[Stored data]
++++++++++++++++++++
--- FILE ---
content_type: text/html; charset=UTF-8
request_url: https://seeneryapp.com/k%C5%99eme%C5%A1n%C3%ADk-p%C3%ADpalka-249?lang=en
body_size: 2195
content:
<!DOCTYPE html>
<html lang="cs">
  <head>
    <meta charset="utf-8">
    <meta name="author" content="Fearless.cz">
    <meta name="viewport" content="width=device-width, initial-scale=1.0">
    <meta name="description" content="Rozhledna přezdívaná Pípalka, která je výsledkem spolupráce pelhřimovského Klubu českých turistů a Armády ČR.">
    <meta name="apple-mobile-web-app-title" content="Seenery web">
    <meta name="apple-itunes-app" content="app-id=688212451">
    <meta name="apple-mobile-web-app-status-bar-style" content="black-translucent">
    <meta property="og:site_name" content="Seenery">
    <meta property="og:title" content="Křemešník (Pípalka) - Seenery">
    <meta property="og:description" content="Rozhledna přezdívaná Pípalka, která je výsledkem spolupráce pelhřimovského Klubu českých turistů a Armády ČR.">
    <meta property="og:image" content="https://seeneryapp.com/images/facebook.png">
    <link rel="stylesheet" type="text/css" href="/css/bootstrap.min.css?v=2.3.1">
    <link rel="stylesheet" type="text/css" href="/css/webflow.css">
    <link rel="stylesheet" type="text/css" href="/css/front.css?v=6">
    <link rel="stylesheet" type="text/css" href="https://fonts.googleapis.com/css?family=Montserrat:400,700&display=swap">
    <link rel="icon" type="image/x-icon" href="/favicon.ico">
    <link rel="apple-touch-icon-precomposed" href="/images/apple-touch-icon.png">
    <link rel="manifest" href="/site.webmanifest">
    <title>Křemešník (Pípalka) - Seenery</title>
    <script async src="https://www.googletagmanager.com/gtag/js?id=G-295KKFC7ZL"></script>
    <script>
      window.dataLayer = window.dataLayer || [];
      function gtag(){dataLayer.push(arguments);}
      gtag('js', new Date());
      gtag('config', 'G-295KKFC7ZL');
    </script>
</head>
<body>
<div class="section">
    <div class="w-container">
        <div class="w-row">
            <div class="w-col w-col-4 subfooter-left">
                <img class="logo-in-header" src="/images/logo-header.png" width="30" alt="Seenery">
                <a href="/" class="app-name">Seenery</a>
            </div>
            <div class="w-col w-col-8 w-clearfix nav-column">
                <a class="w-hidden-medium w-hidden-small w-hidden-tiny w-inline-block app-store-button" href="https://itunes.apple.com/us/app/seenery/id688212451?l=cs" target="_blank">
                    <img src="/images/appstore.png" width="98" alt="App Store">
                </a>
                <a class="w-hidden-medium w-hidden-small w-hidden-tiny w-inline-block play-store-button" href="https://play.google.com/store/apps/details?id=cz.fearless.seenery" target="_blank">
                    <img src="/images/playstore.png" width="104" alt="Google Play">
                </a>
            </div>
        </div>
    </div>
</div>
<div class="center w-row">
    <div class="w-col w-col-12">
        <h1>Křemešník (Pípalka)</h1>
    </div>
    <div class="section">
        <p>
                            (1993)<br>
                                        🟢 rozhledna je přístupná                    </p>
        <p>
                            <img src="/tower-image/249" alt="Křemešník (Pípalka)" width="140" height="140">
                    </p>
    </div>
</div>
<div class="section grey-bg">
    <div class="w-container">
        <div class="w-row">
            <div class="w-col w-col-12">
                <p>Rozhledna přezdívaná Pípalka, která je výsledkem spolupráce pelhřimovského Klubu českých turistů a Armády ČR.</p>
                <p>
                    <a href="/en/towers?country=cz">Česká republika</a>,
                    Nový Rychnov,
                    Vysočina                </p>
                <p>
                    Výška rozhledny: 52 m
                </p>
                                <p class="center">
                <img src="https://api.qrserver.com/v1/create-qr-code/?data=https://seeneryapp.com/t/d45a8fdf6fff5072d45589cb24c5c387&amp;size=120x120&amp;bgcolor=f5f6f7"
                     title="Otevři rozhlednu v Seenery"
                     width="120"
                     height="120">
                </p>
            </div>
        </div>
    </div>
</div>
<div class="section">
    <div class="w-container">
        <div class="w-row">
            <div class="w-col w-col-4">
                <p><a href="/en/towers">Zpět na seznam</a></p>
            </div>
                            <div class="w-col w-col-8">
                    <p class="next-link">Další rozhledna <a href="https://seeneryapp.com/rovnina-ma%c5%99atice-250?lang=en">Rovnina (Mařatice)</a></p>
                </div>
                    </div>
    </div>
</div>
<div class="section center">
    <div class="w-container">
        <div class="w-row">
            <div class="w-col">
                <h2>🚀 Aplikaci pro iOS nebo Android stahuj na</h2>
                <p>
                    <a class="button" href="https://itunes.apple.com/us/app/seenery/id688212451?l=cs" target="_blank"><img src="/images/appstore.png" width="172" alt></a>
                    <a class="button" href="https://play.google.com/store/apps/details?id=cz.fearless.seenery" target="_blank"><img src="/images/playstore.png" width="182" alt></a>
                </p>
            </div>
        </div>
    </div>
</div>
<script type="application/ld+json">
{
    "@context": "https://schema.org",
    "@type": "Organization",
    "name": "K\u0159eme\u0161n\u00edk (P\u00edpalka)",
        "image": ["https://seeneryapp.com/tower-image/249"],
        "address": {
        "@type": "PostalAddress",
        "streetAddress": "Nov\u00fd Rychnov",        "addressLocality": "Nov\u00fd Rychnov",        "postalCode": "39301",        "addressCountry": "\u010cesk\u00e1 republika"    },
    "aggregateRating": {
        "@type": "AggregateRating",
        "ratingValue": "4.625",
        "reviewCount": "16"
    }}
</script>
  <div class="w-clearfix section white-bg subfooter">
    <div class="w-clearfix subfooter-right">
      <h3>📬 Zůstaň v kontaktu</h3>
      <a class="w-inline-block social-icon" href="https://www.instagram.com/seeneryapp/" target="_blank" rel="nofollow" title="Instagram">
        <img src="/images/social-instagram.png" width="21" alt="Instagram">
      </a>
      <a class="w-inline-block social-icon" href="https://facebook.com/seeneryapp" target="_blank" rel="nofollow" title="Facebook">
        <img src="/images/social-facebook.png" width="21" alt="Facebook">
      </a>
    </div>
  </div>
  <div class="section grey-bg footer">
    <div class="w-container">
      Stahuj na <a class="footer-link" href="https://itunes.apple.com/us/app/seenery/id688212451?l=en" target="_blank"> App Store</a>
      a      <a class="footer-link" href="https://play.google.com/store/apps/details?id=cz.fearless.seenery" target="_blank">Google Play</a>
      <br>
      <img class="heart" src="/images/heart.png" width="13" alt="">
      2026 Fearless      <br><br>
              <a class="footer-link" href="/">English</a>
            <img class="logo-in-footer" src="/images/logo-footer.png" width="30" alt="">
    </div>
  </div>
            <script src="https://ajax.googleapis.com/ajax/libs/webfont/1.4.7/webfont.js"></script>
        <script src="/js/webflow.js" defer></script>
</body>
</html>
++++++++++++++++++++
● WORK INSTRUCTION: Take each line above that holds the string "gtag" and copy it.

● EXERCISE OUTPUT:
    <script async src="https://www.googletagmanager.com/gtag/js?id=G-295KKFC7ZL"></script>
      function gtag(){dataLayer.push(arguments);}
      gtag('js', new Date());
      gtag('config', 'G-295KKFC7ZL');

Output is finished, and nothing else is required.